***** Reading text *****
From the relocation of Hanoi Beer Factory
Recently, in response to voters' petitions, the Hanoi People's Committee said that the land plot at 183 Hoang Hoa Tham street, which is being allocated for use by Hanoi Beer - Alcohol - Beverage Joint Stock Company, is a land plot subject to relocation. The area is oriented to plan land use functions to arrange schools.
At the end of 2025, Hanoi also had an official dispatch on the implementation of the Project to build and form a tourist destination for the Hanoi Beer Museum at land plot No. 183 Hoang Hoa Tham street.
The conversion of land of the Hanoi Beer Factory to build schools and museums is considered the right direction in developing education and serving the Capital's culture. However, allocating land for the cultural industry needs to be more synchronous.
Talking to Lao Dong Newspaper, Assoc. Prof. Dr. Bui Hoai Son - Specialized Member of the National Assembly's Committee for Culture and Society - said: "The 3 biggest bottlenecks of cultural investment today are planning, land and procedures. In fact, many cultural projects cannot be formed or are slow to implement not because of lack of social needs, but because of planning, lack of land fund and prolonged procedures.
Not only entangled in planning, the reality over the years shows that land is always a "bottleneck of the bottleneck". Many cultural projects, despite having good ideas and investors' interest, still have to stop because they do not have clean land funds or land rents are too high. Private museums, creative spaces, cinemas or art performance centers all face a common difficulty: lack of stable premises, lack of land access mechanisms suitable to cultural characteristics.
In fact, Hanoi is also trying to remove these bottlenecks. According to the Hanoi Department of Culture, Sports and Tourism, the city is operating 5 cultural industrial centers, of which the city has approved the project of 2 centers at Cua Nam, Dong Xuan - Bac Qua; the remaining 3 centers are expected to be completed in the third quarter of 2026. The city also focuses on building experiential cultural tourism products, creative activities and continuing to promote the role of a member of UNESCO's Creative Cities Network.
***** Data shown *****
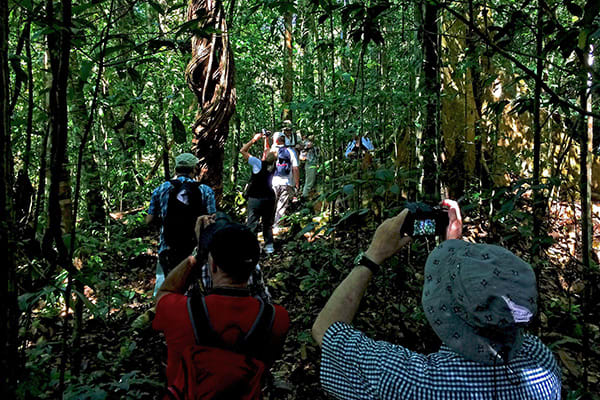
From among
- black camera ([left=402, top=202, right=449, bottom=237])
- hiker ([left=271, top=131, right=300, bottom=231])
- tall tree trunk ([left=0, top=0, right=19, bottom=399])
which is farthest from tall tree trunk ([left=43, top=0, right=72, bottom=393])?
hiker ([left=271, top=131, right=300, bottom=231])

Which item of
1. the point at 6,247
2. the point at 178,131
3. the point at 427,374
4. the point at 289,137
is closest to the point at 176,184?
the point at 178,131

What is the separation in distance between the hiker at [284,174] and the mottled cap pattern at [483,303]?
655cm

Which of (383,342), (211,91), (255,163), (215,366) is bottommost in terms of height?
(215,366)

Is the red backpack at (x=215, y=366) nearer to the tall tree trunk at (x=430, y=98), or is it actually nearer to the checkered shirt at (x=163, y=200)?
the tall tree trunk at (x=430, y=98)

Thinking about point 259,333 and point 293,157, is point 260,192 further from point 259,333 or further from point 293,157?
point 259,333

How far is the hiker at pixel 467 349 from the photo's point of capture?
3.45 feet

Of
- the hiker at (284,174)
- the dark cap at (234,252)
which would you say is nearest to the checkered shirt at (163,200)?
the dark cap at (234,252)

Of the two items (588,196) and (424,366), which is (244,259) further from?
(588,196)

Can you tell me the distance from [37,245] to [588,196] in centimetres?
352

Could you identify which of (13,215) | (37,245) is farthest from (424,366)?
(37,245)

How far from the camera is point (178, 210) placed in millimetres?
4488

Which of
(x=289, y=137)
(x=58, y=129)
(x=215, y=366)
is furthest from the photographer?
(x=289, y=137)

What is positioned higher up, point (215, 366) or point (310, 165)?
point (310, 165)

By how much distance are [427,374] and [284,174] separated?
22.6ft
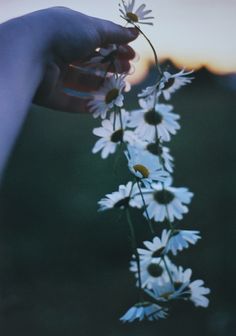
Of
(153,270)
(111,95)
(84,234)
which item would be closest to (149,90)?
(111,95)

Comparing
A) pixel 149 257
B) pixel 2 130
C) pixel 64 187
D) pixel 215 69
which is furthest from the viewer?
pixel 64 187

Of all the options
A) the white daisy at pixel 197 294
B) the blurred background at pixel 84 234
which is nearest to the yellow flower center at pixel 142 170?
the white daisy at pixel 197 294

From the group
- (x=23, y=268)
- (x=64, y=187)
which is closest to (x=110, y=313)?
(x=23, y=268)

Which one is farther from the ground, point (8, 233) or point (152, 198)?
point (152, 198)

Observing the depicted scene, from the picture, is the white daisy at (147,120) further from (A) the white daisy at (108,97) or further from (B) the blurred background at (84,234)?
(B) the blurred background at (84,234)

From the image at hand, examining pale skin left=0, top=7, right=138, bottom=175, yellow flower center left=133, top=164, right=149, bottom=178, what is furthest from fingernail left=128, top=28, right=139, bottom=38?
yellow flower center left=133, top=164, right=149, bottom=178

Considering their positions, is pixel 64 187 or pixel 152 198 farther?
pixel 64 187

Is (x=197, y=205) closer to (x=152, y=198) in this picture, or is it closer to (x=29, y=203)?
(x=29, y=203)
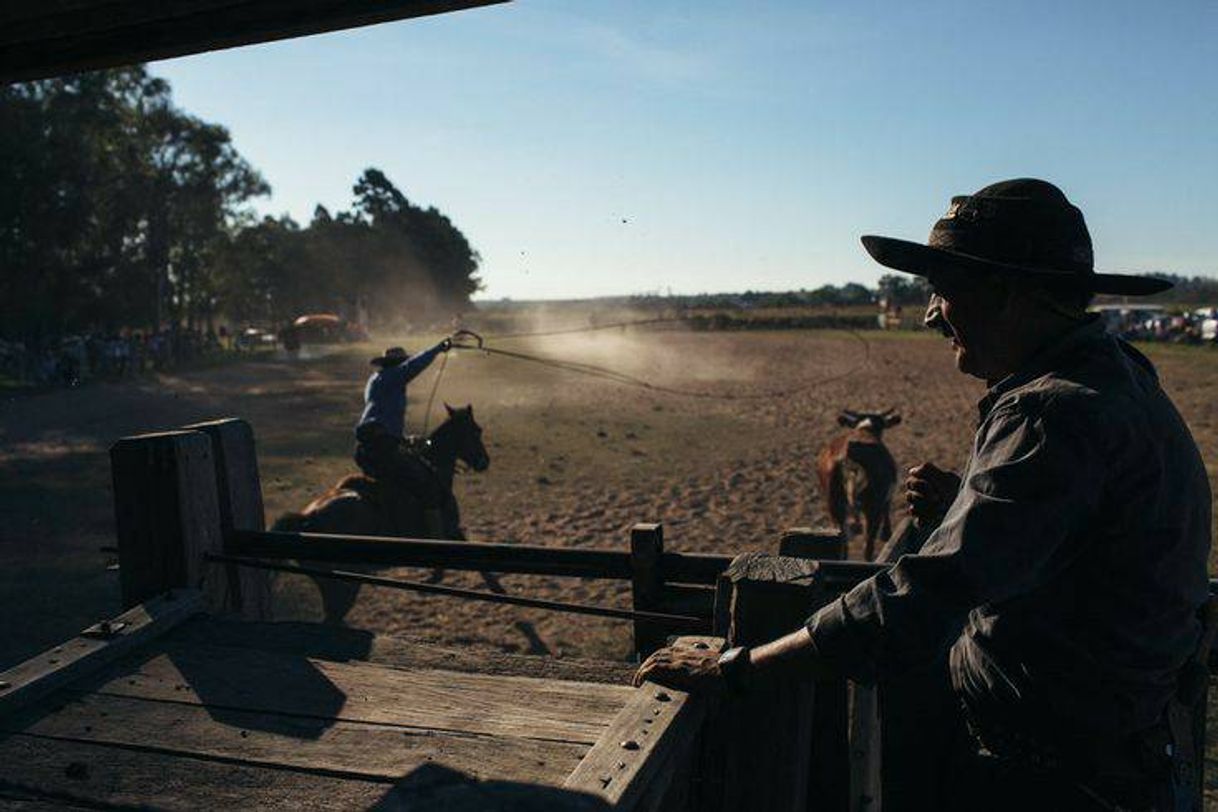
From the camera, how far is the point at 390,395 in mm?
9625

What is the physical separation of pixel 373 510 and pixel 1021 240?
7655mm

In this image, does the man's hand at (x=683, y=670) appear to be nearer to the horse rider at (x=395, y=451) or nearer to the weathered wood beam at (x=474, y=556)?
the weathered wood beam at (x=474, y=556)

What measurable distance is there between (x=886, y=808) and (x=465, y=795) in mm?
1610

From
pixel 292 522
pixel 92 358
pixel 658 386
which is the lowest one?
pixel 658 386

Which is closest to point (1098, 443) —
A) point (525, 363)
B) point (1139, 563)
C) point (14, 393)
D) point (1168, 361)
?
point (1139, 563)

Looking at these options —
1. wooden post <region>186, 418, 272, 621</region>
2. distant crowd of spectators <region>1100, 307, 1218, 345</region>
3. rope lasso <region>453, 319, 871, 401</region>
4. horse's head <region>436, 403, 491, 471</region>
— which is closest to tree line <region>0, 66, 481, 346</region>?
rope lasso <region>453, 319, 871, 401</region>

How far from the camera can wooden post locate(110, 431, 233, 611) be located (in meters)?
3.23

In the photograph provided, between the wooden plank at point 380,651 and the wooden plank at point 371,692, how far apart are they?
3.6 inches

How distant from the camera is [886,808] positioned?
8.93ft

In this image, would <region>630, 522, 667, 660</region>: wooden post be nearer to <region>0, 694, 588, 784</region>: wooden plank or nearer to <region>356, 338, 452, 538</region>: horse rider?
<region>0, 694, 588, 784</region>: wooden plank

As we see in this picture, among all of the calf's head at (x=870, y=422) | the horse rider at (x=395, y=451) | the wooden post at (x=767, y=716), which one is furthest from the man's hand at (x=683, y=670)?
the calf's head at (x=870, y=422)

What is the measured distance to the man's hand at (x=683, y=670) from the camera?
A: 2307 mm

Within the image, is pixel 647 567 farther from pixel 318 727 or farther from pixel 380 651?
pixel 318 727

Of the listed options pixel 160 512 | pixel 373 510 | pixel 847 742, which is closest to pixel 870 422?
pixel 373 510
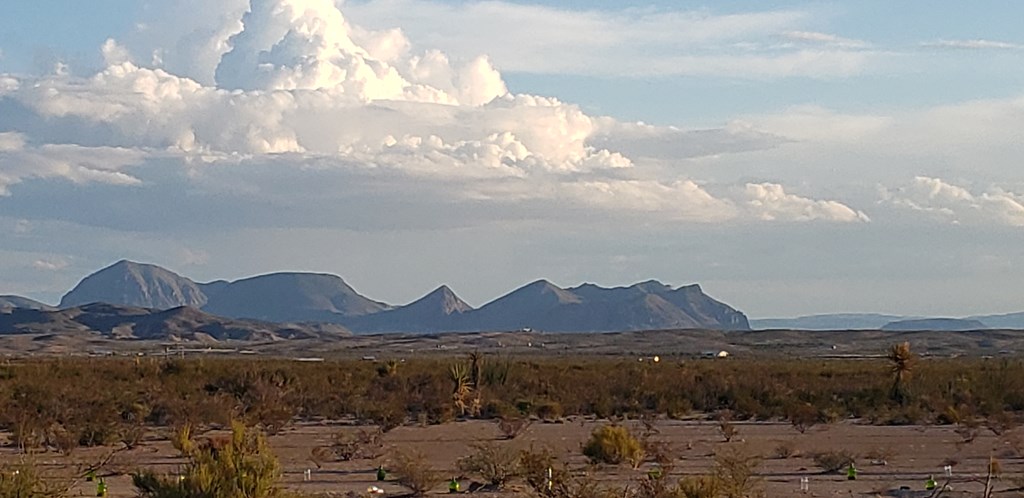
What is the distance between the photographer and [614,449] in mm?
29578

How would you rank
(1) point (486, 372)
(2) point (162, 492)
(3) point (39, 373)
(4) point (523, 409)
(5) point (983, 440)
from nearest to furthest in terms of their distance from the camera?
(2) point (162, 492), (5) point (983, 440), (4) point (523, 409), (1) point (486, 372), (3) point (39, 373)

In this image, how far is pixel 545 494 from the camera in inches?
722

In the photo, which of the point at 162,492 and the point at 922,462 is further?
the point at 922,462

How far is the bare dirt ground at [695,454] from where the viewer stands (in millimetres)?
26234

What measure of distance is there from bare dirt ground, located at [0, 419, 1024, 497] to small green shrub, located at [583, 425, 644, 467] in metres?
0.32

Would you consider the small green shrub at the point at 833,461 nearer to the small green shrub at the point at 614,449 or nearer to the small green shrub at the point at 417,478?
the small green shrub at the point at 614,449

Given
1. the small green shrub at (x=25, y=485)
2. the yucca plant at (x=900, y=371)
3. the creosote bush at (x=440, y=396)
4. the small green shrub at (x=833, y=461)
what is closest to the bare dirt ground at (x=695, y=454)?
the small green shrub at (x=833, y=461)

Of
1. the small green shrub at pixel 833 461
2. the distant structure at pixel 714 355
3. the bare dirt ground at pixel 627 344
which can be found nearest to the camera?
the small green shrub at pixel 833 461

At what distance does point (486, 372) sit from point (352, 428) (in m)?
12.3

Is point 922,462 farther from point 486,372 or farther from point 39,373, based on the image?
point 39,373

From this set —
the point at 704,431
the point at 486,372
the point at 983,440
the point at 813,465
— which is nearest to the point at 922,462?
the point at 813,465

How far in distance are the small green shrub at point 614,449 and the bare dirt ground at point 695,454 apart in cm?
32

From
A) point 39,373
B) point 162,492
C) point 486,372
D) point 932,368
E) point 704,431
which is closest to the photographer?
point 162,492

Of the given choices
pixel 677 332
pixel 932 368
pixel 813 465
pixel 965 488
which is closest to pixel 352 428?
pixel 813 465
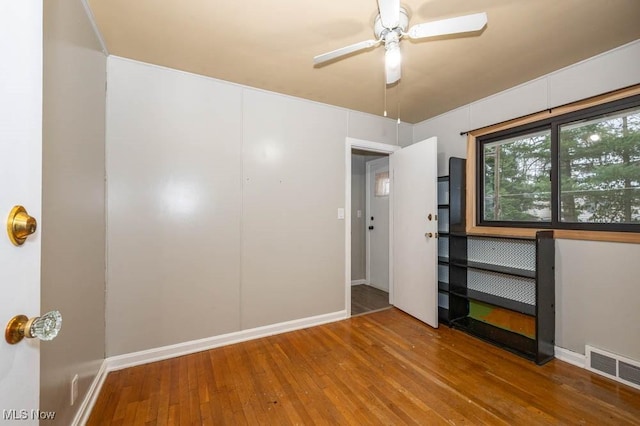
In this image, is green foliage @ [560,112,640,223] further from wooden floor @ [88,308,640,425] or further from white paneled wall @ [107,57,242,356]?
white paneled wall @ [107,57,242,356]

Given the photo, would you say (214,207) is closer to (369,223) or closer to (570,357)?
(369,223)

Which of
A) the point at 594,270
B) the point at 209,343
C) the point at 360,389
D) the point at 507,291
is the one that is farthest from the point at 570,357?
the point at 209,343

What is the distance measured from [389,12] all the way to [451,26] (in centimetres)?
34

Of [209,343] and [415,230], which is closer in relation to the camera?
[209,343]

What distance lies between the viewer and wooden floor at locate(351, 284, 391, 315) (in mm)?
3314

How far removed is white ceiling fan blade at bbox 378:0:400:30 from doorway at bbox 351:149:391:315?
2.59m

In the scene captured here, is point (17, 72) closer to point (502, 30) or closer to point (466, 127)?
point (502, 30)

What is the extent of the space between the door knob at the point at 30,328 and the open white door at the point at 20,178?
1cm

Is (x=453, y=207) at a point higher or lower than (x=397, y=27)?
lower

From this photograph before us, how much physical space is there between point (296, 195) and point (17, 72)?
2243 millimetres

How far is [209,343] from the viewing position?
2.34 meters

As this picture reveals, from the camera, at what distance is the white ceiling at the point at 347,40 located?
61.5 inches

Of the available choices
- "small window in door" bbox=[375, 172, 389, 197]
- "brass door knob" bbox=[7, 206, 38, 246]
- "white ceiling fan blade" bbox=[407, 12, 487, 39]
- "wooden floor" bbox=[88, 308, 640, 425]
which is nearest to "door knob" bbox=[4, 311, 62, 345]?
"brass door knob" bbox=[7, 206, 38, 246]

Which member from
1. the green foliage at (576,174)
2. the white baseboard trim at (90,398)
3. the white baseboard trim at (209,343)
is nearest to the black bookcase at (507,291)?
*****
* _Instruction 1_: Please condense the paragraph of the Hanoi Beer Factory article that begins "In fact, Hanoi is also trying" into a short bulleted list that keeps its main facts.
* _Instruction 2_: Write the next paragraph of the Hanoi Beer Factory article, carrying it on from its final sentence.

* _Exercise result 1_:
- Hanoi is working to remove these bottlenecks.
- The Hanoi Department of Culture, Sports and Tourism says the city operates 5 cultural industrial centers.
- Projects for 2 of those centers, at Cua Nam and Dong Xuan - Bac Qua, have been approved. The other 3 are expected to be finished in the third quarter of 2026.
- The city also focuses on experiential cultural tourism products and creative activities. It continues to promote its role as a member of UNESCO's Creative Cities Network.

* _Exercise result 2_:
For key projects, Hanoi identifies investment in symbolic works such as the city-level Theater with an area of about 9,000m2, the city cultural center with a scale of 20 - 30ha, the Sports Complex in Dong Anh, Me Linh, supplementing the system of cultural institutions and the capacity to organize international events of Hanoi.
To make culture more "land" for performance
In Ho Chi Minh City, the issue of land fund for cultural activities is also a concern for many artists. At a meeting with Ho Chi Minh City leaders with representatives of press and publishing agencies and typical artists at the beginning of 2026, many artists frankly stated the situation that public service supply centers only sign location rental contracts annually, which is putting the theater in a passive position. A 1-year contract is too short for a type of art that requires long-term investment: From renovating performance space, sound and lighting systems, to staging scripts, training actors, building audiences. When the future of the premises is precarious, many units dare not "pour" money into large works.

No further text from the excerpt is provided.